Let's see how to code this in Pulumi:

```python
import pulumi
import pulumi_kubernetes as kubernetes

# Required if your Kubernetes cluster is not the default configured on your machine.
# provider = kubernetes.Provider('provider', kubeconfig='path-to-kubeconfig')

# Create an Ingress to route traffic to the model serving service
model_serving_ingress = kubernetes.networking.v1.Ingress(
    "model-serving-ingress",
    metadata=kubernetes.meta.v1.ObjectMetaArgs(
        name="model-serving",
        annotations={
            # If using an ingress controller like nginx, you would put the relevant ingress class here
            "kubernetes.io/ingress.class": "nginx"
        },
    ),
    spec=kubernetes.networking.v1.IngressSpecArgs(
        rules=[
            kubernetes.networking.v1.IngressRuleArgs(
                host="modelserving.example.com",  # Your domain here
                http=kubernetes.networking.v1.HTTPIngressRuleValueArgs(
                    paths=[
                        kubernetes.networking.v1.HTTPIngressPathArgs(
                            path="/predictions",  # URL path for accessing the model serving endpoint
                            path_type="ImplementationSpecific",
                            backend=kubernetes.networking.v1.IngressBackendArgs(
                                service=kubernetes.networking.v1.IngressServiceBackendArgs(
                                    name="model-serving-service",  # Name of the model serving Kubernetes service
                                    port=kubernetes.networking.v1.ServiceBackendPortArgs(
                                        number=80  # Port where the model serving service is exposed
                                    ),
                                ),
                            ),
                        ),
                    ],
                ),
            ),
        ],
        # Uncomment and define the tls section if TLS is needed
        # tls=[
        #     kubernetes.networking.v1.IngressTLSArgs(
        #         hosts=["modelserving.example.com"],
        #         secret_name="model-serving-tls-secret",  # Secret with TLS certificate and key
        #     ),
        # ],
    ),
    # Comment out the provider line if using the default Kubernetes provider
    # opts=pulumi.ResourceOptions(provider=provider)
)

# Export the public URL of the model serving Ingress
pulumi.export("model_serving_url", model_serving_ingress.metadata.apply(lambda metadata: f"http://{metadata.name}.example.com"))
```

In this program:

- We create the Ingress under the domain `modelserving.example.com`, and we define a route for the path `/predictions` to a service called `model-serving-service`. Make sure that the service name and port match the Kubernetes service that's serving your model.

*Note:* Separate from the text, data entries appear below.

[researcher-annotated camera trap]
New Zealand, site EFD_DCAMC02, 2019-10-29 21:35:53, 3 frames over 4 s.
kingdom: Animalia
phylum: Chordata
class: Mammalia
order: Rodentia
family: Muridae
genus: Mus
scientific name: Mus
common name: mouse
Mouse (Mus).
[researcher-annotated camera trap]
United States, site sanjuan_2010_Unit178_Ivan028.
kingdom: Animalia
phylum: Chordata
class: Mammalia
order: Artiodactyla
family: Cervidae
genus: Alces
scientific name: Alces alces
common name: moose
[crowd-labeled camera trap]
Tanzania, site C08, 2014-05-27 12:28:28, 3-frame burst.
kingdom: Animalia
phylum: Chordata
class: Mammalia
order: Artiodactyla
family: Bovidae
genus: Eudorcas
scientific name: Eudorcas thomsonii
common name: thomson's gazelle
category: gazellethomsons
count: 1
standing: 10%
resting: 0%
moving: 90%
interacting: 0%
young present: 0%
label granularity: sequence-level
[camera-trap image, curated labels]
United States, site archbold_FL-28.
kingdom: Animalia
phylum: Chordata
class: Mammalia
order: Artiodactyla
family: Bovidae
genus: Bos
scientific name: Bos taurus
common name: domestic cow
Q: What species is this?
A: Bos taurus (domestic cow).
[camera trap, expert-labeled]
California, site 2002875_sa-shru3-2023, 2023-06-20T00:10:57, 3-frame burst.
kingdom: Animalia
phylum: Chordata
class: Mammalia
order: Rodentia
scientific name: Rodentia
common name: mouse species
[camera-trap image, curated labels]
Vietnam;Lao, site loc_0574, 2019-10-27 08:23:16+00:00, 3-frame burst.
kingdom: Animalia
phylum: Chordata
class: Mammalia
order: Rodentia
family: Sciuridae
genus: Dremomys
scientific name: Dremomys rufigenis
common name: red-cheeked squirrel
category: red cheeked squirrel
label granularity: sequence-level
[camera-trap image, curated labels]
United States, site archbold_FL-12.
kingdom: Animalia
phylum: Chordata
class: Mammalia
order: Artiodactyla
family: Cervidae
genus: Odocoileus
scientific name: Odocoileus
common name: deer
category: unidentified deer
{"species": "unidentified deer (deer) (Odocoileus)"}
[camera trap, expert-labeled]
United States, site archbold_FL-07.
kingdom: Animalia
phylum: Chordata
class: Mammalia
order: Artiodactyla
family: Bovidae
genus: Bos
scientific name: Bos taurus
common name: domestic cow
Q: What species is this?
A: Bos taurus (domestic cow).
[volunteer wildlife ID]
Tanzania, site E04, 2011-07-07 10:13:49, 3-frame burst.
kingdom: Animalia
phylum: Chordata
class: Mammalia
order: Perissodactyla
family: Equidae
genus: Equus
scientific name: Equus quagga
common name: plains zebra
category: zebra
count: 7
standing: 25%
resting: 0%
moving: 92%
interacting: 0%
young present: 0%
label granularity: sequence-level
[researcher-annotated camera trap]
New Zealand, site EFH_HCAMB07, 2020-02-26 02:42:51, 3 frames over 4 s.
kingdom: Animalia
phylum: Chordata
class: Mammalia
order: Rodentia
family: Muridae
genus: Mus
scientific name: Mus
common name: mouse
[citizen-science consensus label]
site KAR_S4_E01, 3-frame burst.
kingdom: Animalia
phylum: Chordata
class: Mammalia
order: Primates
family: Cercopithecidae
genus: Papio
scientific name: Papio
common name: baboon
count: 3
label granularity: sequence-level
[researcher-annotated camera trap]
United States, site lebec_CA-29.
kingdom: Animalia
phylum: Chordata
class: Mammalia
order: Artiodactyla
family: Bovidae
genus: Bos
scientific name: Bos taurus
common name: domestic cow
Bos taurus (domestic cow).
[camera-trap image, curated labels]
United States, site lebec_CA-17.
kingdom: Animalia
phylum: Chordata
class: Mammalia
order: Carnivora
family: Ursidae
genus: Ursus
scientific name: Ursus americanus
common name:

- Annotations can be added to the metadata section for additional configuration parameters depending on your environment or ingress controller requirements.

- We have commented out the sections for the provider setup and TLS configuration. You would need to uncomment and adjust those to reflect your environment.

If you have configured your application to use HTTPS and have a TLS certificate, you would also include the `tls` section in the `IngressSpecArgs` with a reference to the Kubernetes Secret that stores your certificate and key.

Remember to adjust the domain name, service name, and service ports to fit your specific use case. After deploying this with Pulumi, external traffic hitting `modelserving.example.com/predictions` should be directed to your model serving service.

Deploying this Pulumi program will create the necessary routing rules within your Kubernetes cluster, allowing external users to access your model serving endpoints.